*YOUR GOAL*
Retype the material below. Keep every word exactly as it is.

------ INPUT MATERIAL

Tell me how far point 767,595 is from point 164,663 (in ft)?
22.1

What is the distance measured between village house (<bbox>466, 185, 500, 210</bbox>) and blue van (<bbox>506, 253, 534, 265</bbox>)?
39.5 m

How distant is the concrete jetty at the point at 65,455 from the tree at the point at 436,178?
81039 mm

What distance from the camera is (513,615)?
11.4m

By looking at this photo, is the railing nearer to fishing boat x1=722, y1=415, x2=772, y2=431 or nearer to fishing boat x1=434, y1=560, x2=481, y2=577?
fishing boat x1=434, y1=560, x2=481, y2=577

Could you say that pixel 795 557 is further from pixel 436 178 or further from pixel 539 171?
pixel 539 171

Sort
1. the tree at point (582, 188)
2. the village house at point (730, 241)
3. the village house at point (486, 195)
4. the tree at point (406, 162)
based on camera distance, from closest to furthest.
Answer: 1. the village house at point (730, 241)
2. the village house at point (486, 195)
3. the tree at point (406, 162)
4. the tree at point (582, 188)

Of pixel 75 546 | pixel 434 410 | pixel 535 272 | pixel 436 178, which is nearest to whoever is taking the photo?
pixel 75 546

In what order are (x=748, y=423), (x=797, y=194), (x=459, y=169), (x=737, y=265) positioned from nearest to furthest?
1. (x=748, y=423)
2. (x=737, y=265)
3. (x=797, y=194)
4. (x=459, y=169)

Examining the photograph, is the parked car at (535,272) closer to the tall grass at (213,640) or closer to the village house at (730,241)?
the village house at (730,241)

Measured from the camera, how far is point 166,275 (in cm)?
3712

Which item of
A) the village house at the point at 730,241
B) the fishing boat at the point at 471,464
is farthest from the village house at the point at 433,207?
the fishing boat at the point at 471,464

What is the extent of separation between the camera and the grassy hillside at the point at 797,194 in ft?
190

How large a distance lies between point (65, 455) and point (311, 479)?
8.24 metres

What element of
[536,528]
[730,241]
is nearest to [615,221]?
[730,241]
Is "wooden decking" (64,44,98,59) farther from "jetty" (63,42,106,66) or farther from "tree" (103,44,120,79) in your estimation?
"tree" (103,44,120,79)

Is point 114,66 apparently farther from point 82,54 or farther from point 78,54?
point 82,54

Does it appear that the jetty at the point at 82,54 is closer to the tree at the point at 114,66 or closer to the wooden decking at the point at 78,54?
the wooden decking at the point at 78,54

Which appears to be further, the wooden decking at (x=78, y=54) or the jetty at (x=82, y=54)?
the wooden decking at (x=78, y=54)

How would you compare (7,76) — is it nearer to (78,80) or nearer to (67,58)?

------------

*TASK RESPONSE*
Tell me how far point 767,595 is from point 164,663 (in ft)?
22.1

What is the distance measured between village house (<bbox>466, 185, 500, 210</bbox>) and blue van (<bbox>506, 253, 534, 265</bbox>)?
39.5 m

How distant is the concrete jetty at the point at 65,455 from the tree at the point at 436,178?
81039 mm

What distance from the camera is (513,615)?
11.4m

By looking at this photo, is the railing nearer to fishing boat x1=722, y1=415, x2=772, y2=431 or nearer to fishing boat x1=434, y1=560, x2=481, y2=577?
fishing boat x1=434, y1=560, x2=481, y2=577

Could you say that pixel 795 557 is further from pixel 436 178 or further from pixel 539 171?
pixel 539 171

Sort
1. the tree at point (582, 188)
2. the village house at point (730, 241)
3. the village house at point (486, 195)
4. the tree at point (406, 162)
based on camera distance, from closest to furthest.
Answer: 1. the village house at point (730, 241)
2. the village house at point (486, 195)
3. the tree at point (406, 162)
4. the tree at point (582, 188)

Of pixel 75 546 | pixel 434 410 | pixel 535 272 | pixel 436 178, which is nearest to whoever is taking the photo?
pixel 75 546

In what order are (x=748, y=423), (x=797, y=194), (x=459, y=169), (x=737, y=265) positioned from nearest to furthest?
1. (x=748, y=423)
2. (x=737, y=265)
3. (x=797, y=194)
4. (x=459, y=169)

Examining the photograph, is the parked car at (535,272) closer to the tall grass at (213,640) or closer to the village house at (730,241)?
the village house at (730,241)

Measured from the camera, how far is point 166,275 (in cm)?
3712

Which item of
A) the village house at the point at 730,241
B) the fishing boat at the point at 471,464
is farthest from the village house at the point at 433,207?
the fishing boat at the point at 471,464

What is the extent of separation between the camera and the grassy hillside at the point at 797,194 in ft?
190

How large a distance lies between point (65, 455) and point (311, 479)?
8.24 metres

What element of
[536,528]
[730,241]
is nearest to [615,221]?
[730,241]
Is "wooden decking" (64,44,98,59) farther from "jetty" (63,42,106,66) or farther from "tree" (103,44,120,79) in your estimation?
"tree" (103,44,120,79)

Is point 114,66 apparently farther from point 82,54 or farther from point 78,54?
point 82,54

Does it appear that the jetty at the point at 82,54 is closer to the tree at the point at 114,66 or closer to the wooden decking at the point at 78,54?
the wooden decking at the point at 78,54

Which appears to be further, the wooden decking at (x=78, y=54) or the jetty at (x=82, y=54)?
the wooden decking at (x=78, y=54)

How would you compare (7,76) — is it nearer to (78,80) or nearer to (67,58)?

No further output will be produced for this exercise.